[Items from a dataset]
━━━━━━━━

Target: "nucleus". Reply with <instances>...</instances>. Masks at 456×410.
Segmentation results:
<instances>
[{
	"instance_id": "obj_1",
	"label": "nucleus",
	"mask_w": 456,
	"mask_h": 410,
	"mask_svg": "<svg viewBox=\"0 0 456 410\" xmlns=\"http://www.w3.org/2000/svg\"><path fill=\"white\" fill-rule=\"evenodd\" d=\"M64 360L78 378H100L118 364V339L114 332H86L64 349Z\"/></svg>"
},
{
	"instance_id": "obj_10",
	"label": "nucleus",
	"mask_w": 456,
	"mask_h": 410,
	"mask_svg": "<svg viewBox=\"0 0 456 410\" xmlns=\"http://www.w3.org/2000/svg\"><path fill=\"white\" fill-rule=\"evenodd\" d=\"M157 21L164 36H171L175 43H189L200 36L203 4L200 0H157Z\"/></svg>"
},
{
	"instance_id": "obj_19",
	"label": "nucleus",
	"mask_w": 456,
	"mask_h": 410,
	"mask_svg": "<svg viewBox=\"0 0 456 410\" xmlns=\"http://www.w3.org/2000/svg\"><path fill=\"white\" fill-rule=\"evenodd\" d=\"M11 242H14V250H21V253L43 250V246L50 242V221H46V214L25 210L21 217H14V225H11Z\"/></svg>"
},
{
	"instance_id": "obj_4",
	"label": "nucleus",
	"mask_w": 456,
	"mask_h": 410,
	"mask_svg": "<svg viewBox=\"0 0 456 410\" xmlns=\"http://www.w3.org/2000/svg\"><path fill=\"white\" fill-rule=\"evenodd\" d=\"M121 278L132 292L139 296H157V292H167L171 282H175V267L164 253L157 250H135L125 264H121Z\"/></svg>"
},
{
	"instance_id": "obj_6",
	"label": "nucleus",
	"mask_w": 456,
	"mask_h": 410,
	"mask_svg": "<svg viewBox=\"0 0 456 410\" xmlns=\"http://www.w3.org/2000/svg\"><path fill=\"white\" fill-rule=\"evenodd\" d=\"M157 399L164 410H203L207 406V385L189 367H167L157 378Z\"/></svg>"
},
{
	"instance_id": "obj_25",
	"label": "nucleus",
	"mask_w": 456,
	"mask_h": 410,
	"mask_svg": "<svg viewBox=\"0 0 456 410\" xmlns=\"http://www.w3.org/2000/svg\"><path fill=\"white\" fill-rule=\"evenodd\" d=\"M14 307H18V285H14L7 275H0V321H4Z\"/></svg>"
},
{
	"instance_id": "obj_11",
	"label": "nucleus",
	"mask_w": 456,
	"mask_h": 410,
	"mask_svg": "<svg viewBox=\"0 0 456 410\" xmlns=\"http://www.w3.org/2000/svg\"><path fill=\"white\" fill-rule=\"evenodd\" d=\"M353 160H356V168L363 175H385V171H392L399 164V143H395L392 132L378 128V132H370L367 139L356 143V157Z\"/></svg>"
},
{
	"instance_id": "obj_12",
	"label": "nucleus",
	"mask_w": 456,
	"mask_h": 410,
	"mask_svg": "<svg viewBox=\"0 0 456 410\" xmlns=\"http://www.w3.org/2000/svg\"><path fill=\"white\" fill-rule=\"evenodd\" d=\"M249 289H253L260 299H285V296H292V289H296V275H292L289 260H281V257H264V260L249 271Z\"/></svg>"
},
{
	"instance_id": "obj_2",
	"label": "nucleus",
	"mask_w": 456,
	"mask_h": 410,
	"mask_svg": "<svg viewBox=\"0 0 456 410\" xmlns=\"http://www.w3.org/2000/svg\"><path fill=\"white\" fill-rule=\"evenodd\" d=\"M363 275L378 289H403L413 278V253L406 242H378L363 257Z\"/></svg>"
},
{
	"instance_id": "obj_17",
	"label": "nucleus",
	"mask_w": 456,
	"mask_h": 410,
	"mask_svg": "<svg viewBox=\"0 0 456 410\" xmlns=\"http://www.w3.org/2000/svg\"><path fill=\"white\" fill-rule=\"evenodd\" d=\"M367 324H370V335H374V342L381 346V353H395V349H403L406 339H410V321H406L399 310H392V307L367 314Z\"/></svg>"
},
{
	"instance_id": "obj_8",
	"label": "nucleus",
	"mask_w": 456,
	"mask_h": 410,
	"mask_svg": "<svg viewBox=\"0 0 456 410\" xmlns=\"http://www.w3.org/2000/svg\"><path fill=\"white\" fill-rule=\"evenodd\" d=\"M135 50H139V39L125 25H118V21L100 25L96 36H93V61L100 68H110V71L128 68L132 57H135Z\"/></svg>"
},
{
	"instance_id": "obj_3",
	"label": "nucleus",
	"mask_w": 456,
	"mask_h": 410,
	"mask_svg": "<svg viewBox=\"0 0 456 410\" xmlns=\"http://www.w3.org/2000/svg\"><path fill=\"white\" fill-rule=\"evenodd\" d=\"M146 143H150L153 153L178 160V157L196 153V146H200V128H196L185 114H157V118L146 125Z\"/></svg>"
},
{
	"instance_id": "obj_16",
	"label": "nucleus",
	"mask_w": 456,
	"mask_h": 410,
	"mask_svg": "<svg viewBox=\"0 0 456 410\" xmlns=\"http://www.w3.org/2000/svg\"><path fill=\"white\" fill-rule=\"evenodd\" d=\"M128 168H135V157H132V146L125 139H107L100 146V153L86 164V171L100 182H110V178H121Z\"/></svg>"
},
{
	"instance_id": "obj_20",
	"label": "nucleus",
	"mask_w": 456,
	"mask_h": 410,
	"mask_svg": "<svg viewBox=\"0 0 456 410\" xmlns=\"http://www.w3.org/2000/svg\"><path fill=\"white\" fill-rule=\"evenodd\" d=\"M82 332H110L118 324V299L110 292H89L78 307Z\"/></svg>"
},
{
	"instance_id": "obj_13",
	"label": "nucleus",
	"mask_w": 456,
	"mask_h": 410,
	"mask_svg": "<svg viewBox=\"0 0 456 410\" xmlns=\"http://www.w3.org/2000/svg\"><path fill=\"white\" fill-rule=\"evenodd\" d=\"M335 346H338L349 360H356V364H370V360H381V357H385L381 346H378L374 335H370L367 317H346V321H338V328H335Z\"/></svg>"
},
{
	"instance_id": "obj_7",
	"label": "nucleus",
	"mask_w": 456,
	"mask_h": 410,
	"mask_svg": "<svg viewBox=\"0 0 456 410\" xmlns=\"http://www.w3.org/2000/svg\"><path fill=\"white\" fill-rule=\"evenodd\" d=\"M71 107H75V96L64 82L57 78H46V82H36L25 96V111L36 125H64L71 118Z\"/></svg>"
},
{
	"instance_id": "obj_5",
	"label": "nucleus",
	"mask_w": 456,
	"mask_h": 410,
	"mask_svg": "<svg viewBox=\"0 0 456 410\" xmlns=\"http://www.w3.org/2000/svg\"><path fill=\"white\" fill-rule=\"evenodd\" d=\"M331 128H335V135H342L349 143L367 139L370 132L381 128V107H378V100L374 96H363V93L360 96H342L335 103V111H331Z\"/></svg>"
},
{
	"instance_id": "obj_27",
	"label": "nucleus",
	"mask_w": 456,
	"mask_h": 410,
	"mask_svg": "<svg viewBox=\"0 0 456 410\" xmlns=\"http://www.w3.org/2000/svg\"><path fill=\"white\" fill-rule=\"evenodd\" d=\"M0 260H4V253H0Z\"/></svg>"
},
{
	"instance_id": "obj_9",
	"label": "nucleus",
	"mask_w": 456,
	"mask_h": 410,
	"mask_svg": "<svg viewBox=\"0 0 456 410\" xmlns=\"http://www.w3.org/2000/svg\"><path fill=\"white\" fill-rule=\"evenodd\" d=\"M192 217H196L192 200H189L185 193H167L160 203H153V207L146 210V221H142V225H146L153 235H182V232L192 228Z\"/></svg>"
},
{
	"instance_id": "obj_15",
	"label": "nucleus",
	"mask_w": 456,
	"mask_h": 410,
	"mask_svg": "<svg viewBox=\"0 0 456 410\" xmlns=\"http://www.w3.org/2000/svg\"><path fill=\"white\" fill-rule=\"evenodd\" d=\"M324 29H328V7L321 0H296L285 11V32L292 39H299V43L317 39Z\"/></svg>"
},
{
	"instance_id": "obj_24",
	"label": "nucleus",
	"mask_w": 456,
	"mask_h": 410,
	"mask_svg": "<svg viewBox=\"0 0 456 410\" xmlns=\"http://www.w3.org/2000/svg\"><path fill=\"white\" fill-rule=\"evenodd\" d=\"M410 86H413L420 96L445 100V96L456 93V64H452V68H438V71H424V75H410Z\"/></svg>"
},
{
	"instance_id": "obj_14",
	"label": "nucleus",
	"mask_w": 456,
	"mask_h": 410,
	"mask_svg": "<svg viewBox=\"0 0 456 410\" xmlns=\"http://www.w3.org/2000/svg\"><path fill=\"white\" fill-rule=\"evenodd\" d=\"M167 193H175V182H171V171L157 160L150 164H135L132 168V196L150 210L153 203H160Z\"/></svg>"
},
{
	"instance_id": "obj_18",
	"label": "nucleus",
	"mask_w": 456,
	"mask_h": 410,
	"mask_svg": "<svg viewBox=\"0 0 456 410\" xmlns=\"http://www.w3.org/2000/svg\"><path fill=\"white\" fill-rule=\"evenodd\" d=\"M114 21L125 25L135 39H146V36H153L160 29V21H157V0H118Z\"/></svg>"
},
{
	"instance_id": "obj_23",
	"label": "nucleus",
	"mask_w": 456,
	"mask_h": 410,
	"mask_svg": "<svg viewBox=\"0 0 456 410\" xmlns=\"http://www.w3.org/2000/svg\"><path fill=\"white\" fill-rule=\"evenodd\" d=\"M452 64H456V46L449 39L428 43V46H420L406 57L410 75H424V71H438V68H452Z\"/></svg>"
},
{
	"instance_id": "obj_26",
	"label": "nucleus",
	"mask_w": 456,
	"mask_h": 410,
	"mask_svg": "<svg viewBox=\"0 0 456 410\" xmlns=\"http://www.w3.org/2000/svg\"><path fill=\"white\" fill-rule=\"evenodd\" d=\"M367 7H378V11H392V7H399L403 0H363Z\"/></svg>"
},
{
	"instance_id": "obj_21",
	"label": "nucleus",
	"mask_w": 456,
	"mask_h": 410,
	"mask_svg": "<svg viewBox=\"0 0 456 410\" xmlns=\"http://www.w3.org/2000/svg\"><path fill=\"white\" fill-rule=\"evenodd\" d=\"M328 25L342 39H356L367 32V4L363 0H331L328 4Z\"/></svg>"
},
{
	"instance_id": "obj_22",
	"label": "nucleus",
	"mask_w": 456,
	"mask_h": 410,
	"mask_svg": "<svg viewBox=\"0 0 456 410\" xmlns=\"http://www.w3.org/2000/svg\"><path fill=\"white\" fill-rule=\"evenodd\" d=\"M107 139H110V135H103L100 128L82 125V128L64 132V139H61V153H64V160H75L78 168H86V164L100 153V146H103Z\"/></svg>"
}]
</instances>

━━━━━━━━

**Work instructions**
Please find each line in the records above that contains the string "instances" and copy those lines.

**Answer for the task**
Target: "nucleus". Reply with <instances>...</instances>. Masks at 456×410.
<instances>
</instances>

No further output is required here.